TASK TO COMPLETE: Copy word for word the line containing "Among the items" together with all lines following it to the end of the listing below, without the pictures.

PROVIDED ENTRIES:
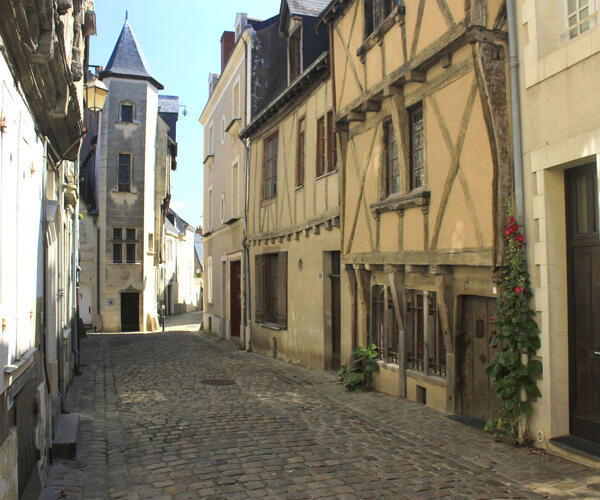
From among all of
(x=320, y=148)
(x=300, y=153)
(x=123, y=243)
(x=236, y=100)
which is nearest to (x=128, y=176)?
(x=123, y=243)

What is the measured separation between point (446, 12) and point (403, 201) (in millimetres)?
2357

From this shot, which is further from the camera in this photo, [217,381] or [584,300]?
[217,381]

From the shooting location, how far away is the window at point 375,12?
332 inches

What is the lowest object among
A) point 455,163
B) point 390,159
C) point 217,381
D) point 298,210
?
point 217,381

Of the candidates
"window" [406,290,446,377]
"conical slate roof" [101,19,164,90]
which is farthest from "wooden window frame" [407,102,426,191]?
"conical slate roof" [101,19,164,90]

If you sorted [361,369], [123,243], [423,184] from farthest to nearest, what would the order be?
[123,243] < [361,369] < [423,184]

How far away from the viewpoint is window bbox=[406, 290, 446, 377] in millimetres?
7516

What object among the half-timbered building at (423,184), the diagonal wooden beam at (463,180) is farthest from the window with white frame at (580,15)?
the diagonal wooden beam at (463,180)

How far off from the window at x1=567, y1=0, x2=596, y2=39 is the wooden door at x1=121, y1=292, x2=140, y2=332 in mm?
22648

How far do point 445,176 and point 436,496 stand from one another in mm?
3737

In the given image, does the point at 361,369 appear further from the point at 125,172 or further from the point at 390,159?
the point at 125,172

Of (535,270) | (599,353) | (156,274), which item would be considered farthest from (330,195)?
(156,274)

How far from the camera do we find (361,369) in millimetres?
9148

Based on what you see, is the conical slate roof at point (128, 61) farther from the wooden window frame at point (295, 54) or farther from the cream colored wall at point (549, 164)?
the cream colored wall at point (549, 164)
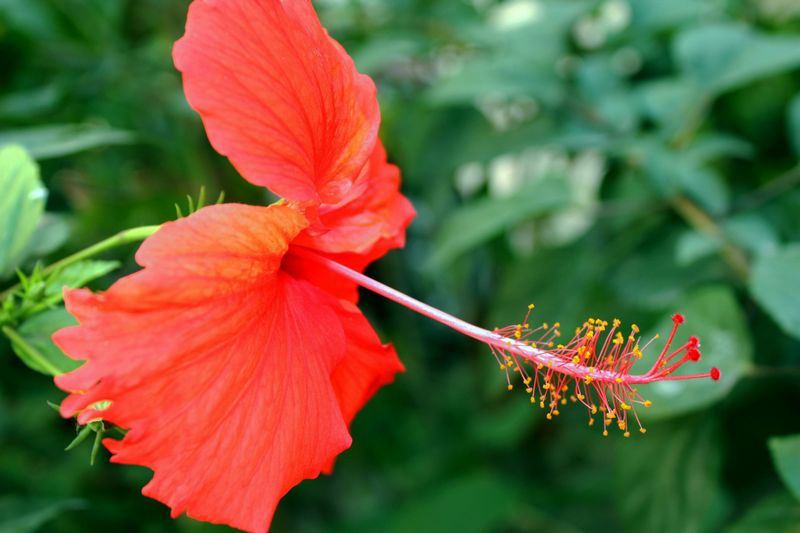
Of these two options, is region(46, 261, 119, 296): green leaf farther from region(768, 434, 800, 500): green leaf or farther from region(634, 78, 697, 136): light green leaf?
region(634, 78, 697, 136): light green leaf

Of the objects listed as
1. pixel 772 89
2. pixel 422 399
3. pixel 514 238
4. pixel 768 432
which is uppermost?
pixel 772 89

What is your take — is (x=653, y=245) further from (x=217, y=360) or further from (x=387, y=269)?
(x=217, y=360)

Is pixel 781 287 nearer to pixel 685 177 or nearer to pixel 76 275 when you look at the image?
pixel 685 177

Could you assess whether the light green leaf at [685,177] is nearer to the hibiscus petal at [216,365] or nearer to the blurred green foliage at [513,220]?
the blurred green foliage at [513,220]

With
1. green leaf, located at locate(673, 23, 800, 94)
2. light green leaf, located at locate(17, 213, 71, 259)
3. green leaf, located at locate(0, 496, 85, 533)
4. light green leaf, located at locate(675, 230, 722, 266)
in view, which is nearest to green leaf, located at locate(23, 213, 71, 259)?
light green leaf, located at locate(17, 213, 71, 259)

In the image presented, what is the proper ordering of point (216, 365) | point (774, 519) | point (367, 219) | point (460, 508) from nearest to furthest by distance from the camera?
point (216, 365), point (367, 219), point (774, 519), point (460, 508)

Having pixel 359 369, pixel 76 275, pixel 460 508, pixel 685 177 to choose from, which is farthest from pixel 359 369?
pixel 460 508

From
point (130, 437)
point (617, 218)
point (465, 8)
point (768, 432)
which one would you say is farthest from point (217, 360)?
point (465, 8)
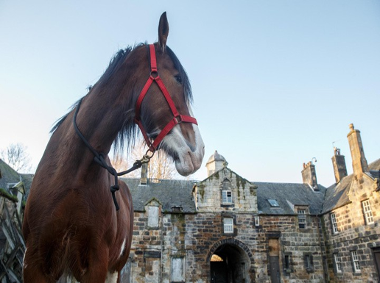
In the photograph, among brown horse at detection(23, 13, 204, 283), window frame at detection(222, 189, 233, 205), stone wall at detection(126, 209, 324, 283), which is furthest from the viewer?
window frame at detection(222, 189, 233, 205)

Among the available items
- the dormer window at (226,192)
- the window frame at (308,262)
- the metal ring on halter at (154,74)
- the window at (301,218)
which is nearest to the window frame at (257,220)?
the dormer window at (226,192)

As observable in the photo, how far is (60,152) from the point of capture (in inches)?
116

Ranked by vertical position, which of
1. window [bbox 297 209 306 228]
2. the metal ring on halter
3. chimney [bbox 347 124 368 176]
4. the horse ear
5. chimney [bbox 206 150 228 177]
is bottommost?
the metal ring on halter

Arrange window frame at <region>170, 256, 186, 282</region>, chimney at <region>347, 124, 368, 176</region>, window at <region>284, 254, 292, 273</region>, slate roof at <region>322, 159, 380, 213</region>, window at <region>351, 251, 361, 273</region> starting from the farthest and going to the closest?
window at <region>284, 254, 292, 273</region>, slate roof at <region>322, 159, 380, 213</region>, chimney at <region>347, 124, 368, 176</region>, window frame at <region>170, 256, 186, 282</region>, window at <region>351, 251, 361, 273</region>

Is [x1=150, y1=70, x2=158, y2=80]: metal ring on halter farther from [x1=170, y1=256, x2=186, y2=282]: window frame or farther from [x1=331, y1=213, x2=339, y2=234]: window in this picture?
[x1=331, y1=213, x2=339, y2=234]: window

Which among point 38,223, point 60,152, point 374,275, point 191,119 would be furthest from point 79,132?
point 374,275

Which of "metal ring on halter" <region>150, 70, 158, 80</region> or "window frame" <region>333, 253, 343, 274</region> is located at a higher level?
"metal ring on halter" <region>150, 70, 158, 80</region>

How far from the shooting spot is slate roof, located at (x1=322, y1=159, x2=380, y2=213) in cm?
2183

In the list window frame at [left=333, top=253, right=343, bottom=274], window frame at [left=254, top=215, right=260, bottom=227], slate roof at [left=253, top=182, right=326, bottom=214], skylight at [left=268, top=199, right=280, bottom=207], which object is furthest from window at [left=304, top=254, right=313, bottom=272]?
window frame at [left=254, top=215, right=260, bottom=227]

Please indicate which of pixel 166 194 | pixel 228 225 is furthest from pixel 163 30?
pixel 166 194

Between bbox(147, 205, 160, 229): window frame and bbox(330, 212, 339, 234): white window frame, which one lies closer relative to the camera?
bbox(147, 205, 160, 229): window frame

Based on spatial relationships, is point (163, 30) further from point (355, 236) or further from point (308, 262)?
point (308, 262)

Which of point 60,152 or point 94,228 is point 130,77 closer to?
point 60,152

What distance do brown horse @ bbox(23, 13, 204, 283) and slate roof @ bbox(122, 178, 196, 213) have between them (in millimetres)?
19798
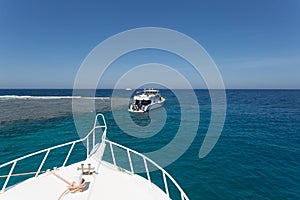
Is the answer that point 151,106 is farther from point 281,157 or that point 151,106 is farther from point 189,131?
point 281,157

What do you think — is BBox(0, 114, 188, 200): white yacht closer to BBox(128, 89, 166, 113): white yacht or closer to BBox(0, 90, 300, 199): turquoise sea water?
BBox(0, 90, 300, 199): turquoise sea water

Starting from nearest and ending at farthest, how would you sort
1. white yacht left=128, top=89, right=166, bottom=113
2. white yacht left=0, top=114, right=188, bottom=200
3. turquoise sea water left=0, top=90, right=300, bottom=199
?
white yacht left=0, top=114, right=188, bottom=200
turquoise sea water left=0, top=90, right=300, bottom=199
white yacht left=128, top=89, right=166, bottom=113

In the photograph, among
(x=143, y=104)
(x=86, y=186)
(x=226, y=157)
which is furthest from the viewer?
(x=143, y=104)

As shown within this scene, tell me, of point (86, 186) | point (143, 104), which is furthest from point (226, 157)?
point (143, 104)

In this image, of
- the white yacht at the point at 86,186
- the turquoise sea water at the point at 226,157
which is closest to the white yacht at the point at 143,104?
the turquoise sea water at the point at 226,157

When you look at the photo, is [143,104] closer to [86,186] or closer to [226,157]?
[226,157]

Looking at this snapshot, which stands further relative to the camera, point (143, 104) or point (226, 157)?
point (143, 104)

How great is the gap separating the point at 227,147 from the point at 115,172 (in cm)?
1148

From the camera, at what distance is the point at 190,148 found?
13.9 metres

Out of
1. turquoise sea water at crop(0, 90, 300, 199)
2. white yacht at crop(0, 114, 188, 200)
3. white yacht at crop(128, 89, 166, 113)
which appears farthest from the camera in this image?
white yacht at crop(128, 89, 166, 113)

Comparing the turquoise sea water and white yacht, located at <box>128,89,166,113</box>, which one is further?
white yacht, located at <box>128,89,166,113</box>

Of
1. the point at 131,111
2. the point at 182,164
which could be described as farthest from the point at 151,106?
the point at 182,164

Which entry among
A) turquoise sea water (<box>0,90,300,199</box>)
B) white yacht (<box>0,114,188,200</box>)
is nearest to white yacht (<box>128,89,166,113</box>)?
turquoise sea water (<box>0,90,300,199</box>)

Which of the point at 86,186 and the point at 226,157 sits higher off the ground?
the point at 86,186
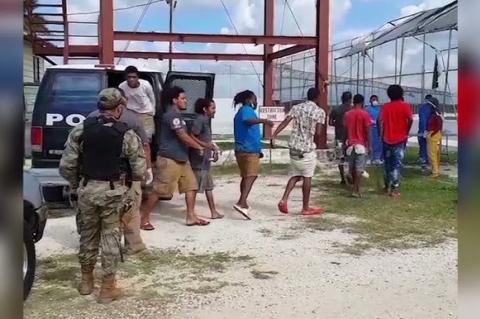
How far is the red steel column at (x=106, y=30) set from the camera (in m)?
13.8

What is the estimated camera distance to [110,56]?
14.0 m

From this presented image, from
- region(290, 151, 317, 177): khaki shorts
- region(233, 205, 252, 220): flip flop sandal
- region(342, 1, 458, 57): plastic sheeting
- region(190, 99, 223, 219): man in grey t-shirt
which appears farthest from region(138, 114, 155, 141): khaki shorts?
region(342, 1, 458, 57): plastic sheeting

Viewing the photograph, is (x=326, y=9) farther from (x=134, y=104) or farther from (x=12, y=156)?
(x=12, y=156)

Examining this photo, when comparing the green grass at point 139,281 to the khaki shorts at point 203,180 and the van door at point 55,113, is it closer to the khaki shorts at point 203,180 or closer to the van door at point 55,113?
the khaki shorts at point 203,180

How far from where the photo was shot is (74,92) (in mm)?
7844

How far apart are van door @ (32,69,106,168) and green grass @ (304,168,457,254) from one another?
321cm

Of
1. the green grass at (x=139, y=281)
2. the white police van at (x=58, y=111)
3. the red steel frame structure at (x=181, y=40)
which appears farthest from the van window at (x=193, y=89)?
the red steel frame structure at (x=181, y=40)

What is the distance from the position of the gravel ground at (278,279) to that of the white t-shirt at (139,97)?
4.76 ft

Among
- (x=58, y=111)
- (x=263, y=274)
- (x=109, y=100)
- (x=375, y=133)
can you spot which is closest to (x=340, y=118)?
(x=375, y=133)

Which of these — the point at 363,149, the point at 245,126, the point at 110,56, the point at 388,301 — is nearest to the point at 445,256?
the point at 388,301

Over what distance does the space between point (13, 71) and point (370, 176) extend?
35.9 ft

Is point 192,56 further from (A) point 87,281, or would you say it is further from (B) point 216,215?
(A) point 87,281

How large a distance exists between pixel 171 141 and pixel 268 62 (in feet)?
45.1

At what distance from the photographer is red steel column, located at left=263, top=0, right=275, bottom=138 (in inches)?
807
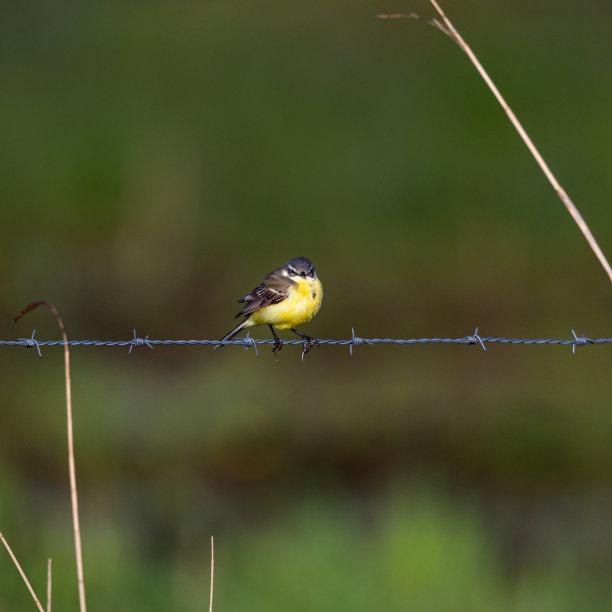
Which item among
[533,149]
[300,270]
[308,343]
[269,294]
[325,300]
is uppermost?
[325,300]

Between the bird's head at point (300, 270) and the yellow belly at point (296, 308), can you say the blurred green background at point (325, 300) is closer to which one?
the yellow belly at point (296, 308)

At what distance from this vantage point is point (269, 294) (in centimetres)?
700

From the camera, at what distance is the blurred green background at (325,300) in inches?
313

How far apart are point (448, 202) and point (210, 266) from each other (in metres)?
3.36

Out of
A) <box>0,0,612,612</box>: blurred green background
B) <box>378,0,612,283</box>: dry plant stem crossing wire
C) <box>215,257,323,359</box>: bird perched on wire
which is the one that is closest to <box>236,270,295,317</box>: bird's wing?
<box>215,257,323,359</box>: bird perched on wire

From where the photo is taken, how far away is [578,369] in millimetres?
13078

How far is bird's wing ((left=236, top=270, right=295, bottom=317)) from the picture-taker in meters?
6.96

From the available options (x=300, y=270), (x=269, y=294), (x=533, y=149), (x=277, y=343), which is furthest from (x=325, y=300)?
(x=533, y=149)

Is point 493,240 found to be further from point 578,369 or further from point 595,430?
point 595,430

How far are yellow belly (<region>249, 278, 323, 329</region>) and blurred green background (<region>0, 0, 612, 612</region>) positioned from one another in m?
1.67

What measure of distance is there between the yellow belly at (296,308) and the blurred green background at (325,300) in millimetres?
1667

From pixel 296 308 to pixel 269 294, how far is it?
210 mm

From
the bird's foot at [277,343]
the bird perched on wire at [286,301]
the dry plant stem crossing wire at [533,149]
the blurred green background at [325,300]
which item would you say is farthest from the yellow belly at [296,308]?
the dry plant stem crossing wire at [533,149]

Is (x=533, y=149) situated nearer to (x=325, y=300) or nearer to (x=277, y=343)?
(x=277, y=343)
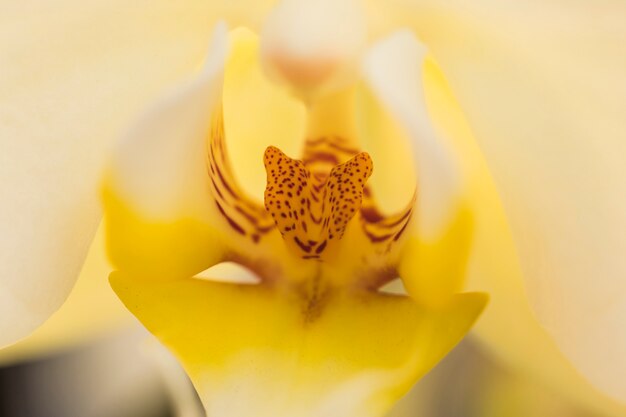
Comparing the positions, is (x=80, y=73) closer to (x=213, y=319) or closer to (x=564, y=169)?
(x=213, y=319)

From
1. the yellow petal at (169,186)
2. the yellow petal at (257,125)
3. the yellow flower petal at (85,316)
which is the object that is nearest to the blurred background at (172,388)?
the yellow flower petal at (85,316)

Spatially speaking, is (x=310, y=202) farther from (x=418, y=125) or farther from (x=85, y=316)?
(x=85, y=316)

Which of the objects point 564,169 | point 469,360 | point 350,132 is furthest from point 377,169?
point 469,360

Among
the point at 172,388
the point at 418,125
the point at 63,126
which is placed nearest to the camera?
the point at 418,125

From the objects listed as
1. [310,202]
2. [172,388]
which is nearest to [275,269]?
[310,202]

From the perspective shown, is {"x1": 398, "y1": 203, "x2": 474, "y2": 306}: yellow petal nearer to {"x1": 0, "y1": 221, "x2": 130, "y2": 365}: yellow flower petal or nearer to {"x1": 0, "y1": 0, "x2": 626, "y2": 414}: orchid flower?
{"x1": 0, "y1": 0, "x2": 626, "y2": 414}: orchid flower

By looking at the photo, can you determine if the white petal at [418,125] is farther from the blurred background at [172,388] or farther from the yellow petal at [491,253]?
the blurred background at [172,388]

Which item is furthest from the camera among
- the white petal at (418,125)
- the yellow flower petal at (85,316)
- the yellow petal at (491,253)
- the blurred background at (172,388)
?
the blurred background at (172,388)
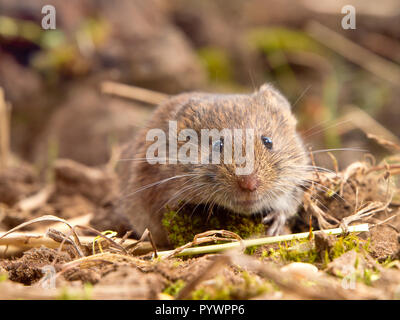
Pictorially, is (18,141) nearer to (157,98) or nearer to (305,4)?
(157,98)

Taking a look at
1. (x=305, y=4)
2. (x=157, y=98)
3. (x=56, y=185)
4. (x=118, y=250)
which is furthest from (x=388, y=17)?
(x=118, y=250)

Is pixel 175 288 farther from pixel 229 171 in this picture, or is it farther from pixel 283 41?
pixel 283 41

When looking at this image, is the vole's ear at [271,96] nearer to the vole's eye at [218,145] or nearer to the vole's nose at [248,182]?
the vole's eye at [218,145]

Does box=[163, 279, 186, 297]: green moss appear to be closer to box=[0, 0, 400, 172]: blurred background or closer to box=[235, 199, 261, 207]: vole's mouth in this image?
box=[235, 199, 261, 207]: vole's mouth

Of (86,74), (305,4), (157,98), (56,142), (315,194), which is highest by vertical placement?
(305,4)

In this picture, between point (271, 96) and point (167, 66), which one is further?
point (167, 66)

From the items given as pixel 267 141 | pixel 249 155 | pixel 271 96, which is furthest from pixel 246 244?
pixel 271 96
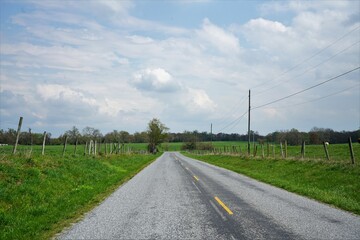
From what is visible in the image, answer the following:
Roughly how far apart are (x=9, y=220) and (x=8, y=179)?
12.9 feet

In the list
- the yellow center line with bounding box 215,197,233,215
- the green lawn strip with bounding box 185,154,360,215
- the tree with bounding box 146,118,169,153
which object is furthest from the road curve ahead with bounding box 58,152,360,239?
the tree with bounding box 146,118,169,153

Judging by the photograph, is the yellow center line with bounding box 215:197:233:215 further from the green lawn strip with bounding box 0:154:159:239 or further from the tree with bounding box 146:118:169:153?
the tree with bounding box 146:118:169:153

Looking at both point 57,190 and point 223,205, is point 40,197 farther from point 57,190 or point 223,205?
point 223,205

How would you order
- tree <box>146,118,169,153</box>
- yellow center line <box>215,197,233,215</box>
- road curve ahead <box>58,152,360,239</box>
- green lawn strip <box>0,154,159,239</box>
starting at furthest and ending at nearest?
1. tree <box>146,118,169,153</box>
2. yellow center line <box>215,197,233,215</box>
3. green lawn strip <box>0,154,159,239</box>
4. road curve ahead <box>58,152,360,239</box>

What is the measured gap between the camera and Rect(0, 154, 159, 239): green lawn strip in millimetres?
7504

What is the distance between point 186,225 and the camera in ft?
24.9

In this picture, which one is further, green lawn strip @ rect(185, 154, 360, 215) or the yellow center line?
green lawn strip @ rect(185, 154, 360, 215)

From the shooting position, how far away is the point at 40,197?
1107 centimetres

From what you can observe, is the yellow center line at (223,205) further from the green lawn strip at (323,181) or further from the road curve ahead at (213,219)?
the green lawn strip at (323,181)

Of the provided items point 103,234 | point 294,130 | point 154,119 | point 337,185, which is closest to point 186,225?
point 103,234

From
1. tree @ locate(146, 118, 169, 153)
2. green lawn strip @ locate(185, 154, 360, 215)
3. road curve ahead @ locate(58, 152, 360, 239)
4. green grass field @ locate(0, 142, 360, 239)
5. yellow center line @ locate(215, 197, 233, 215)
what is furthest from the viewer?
tree @ locate(146, 118, 169, 153)

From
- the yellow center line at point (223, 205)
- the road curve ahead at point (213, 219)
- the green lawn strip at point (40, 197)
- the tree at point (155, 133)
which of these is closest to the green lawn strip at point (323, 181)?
the road curve ahead at point (213, 219)

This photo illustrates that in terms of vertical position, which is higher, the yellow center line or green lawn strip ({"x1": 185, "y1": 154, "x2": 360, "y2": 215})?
green lawn strip ({"x1": 185, "y1": 154, "x2": 360, "y2": 215})

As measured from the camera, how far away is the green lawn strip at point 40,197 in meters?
7.50
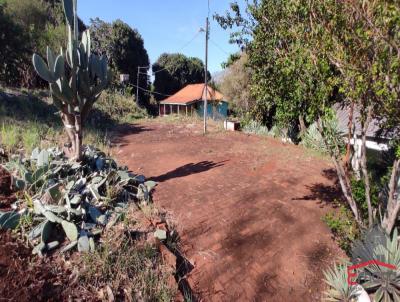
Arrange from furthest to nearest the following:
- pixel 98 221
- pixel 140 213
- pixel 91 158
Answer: pixel 91 158 < pixel 140 213 < pixel 98 221

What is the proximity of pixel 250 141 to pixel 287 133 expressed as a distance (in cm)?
220

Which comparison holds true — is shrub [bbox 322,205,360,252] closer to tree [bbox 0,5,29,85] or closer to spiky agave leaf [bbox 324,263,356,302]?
spiky agave leaf [bbox 324,263,356,302]

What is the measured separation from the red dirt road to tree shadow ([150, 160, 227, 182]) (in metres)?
0.03

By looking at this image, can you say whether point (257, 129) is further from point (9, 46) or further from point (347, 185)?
point (9, 46)

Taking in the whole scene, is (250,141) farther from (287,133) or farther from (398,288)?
(398,288)

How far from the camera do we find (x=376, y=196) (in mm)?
4746

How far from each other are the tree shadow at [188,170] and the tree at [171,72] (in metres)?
30.2

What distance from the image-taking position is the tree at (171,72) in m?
37.1

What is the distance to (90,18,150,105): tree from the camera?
31.2 metres

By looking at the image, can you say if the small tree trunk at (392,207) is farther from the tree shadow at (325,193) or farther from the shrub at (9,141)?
the shrub at (9,141)

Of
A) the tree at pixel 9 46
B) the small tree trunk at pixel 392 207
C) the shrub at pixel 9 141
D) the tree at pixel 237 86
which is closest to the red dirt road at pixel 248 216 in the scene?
the small tree trunk at pixel 392 207

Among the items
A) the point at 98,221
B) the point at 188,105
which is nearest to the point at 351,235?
the point at 98,221

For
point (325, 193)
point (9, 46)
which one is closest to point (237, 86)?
point (325, 193)

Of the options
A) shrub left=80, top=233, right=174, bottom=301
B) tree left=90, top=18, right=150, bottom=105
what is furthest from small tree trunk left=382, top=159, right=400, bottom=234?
tree left=90, top=18, right=150, bottom=105
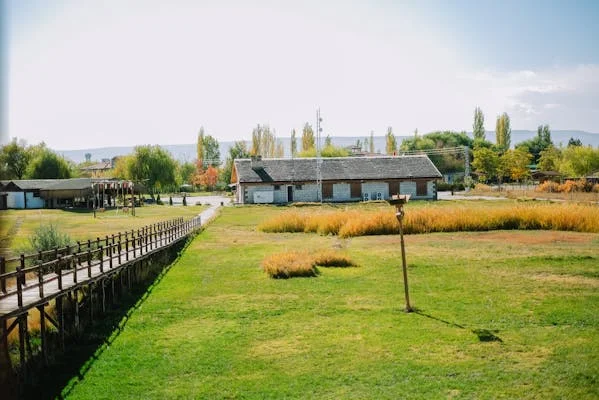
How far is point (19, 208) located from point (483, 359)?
63.3 metres

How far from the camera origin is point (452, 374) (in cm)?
1059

ANSWER TO THE PROBLEM:
Among the items
A) the point at 98,221
B) the point at 188,105
which is nearest to the point at 351,235?
the point at 98,221

For
point (325, 193)
point (9, 46)
which one is closest to point (237, 86)?
point (325, 193)

Of the options
A) shrub left=80, top=233, right=174, bottom=301
B) tree left=90, top=18, right=150, bottom=105
what is furthest from small tree trunk left=382, top=159, right=400, bottom=234?
tree left=90, top=18, right=150, bottom=105
How far is point (19, 208) located from point (483, 359)?
63.3 metres

How far from the camera origin is point (452, 374) (in cm)?
1059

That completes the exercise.